[Part of a data file]
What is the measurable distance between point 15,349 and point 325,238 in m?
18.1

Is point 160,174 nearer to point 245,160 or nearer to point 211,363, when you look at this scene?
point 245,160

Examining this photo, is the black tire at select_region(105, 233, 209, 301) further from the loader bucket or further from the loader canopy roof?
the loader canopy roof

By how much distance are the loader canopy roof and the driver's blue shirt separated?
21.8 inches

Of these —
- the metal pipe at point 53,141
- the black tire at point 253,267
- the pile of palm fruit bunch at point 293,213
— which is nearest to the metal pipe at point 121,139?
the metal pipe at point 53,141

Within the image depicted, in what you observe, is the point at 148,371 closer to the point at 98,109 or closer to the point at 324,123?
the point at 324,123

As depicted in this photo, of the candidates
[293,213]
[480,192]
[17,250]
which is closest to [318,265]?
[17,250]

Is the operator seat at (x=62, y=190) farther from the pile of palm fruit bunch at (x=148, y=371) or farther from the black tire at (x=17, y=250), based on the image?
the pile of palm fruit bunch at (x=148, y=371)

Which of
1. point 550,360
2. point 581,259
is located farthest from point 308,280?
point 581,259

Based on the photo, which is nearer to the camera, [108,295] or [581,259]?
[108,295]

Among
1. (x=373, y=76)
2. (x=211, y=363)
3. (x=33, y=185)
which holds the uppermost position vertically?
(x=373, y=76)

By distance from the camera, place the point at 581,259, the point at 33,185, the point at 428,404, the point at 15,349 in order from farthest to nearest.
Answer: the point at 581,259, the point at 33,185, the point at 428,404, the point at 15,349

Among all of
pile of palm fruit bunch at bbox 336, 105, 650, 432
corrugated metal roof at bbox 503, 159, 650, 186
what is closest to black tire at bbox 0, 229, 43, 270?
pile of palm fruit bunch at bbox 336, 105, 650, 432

• THE TASK
Arrange every line of the listing above as a Markdown table with the columns Row and Line. Number the rows in order and leave out blank lines.

• WRITTEN ANSWER
| Row | Line |
|---|---|
| 1 | What is the measurable distance between point 15,349 and point 325,238 in m? |
| 2 | 18.1 |
| 3 | Is point 160,174 nearer to point 245,160 or nearer to point 211,363, when you look at this scene? |
| 4 | point 245,160 |
| 5 | Examining this photo, is the black tire at select_region(105, 233, 209, 301) further from the loader bucket or further from the loader canopy roof? |
| 6 | the loader canopy roof |
| 7 | By how much distance are the loader canopy roof and the driver's blue shirt separated? |
| 8 | 21.8 inches |
| 9 | Of these — |
| 10 | - the metal pipe at point 53,141 |
| 11 | - the black tire at point 253,267 |
| 12 | - the pile of palm fruit bunch at point 293,213 |
| 13 | — which is nearest to the metal pipe at point 121,139? |
| 14 | the metal pipe at point 53,141 |
| 15 | Within the image depicted, in what you observe, is the point at 148,371 closer to the point at 98,109 or closer to the point at 324,123? |
| 16 | the point at 324,123 |
| 17 | As depicted in this photo, of the candidates |
| 18 | [293,213] |
| 19 | [480,192] |
| 20 | [17,250] |
| 21 | which is closest to [318,265]? |
| 22 | [17,250] |
| 23 | Is the operator seat at (x=62, y=190) farther from the pile of palm fruit bunch at (x=148, y=371) or farther from the black tire at (x=17, y=250), based on the image? |
| 24 | the pile of palm fruit bunch at (x=148, y=371) |
| 25 | Which of |
| 26 | 1. point 550,360 |
| 27 | 2. point 581,259 |
| 28 | is located farthest from point 308,280? |
| 29 | point 581,259 |
| 30 | Based on the photo, which is nearer to the camera, [108,295] or [581,259]? |
| 31 | [108,295] |
| 32 | Among |
| 33 | 1. (x=373, y=76) |
| 34 | 2. (x=211, y=363) |
| 35 | 3. (x=33, y=185) |
| 36 | which holds the uppermost position vertically? |
| 37 | (x=373, y=76) |
| 38 | By distance from the camera, place the point at 581,259, the point at 33,185, the point at 428,404, the point at 15,349 in order from farthest to nearest. |
| 39 | Answer: the point at 581,259, the point at 33,185, the point at 428,404, the point at 15,349 |
| 40 | Among all of |
| 41 | pile of palm fruit bunch at bbox 336, 105, 650, 432 |
| 42 | corrugated metal roof at bbox 503, 159, 650, 186 |
| 43 | what is closest to black tire at bbox 0, 229, 43, 270? |
| 44 | pile of palm fruit bunch at bbox 336, 105, 650, 432 |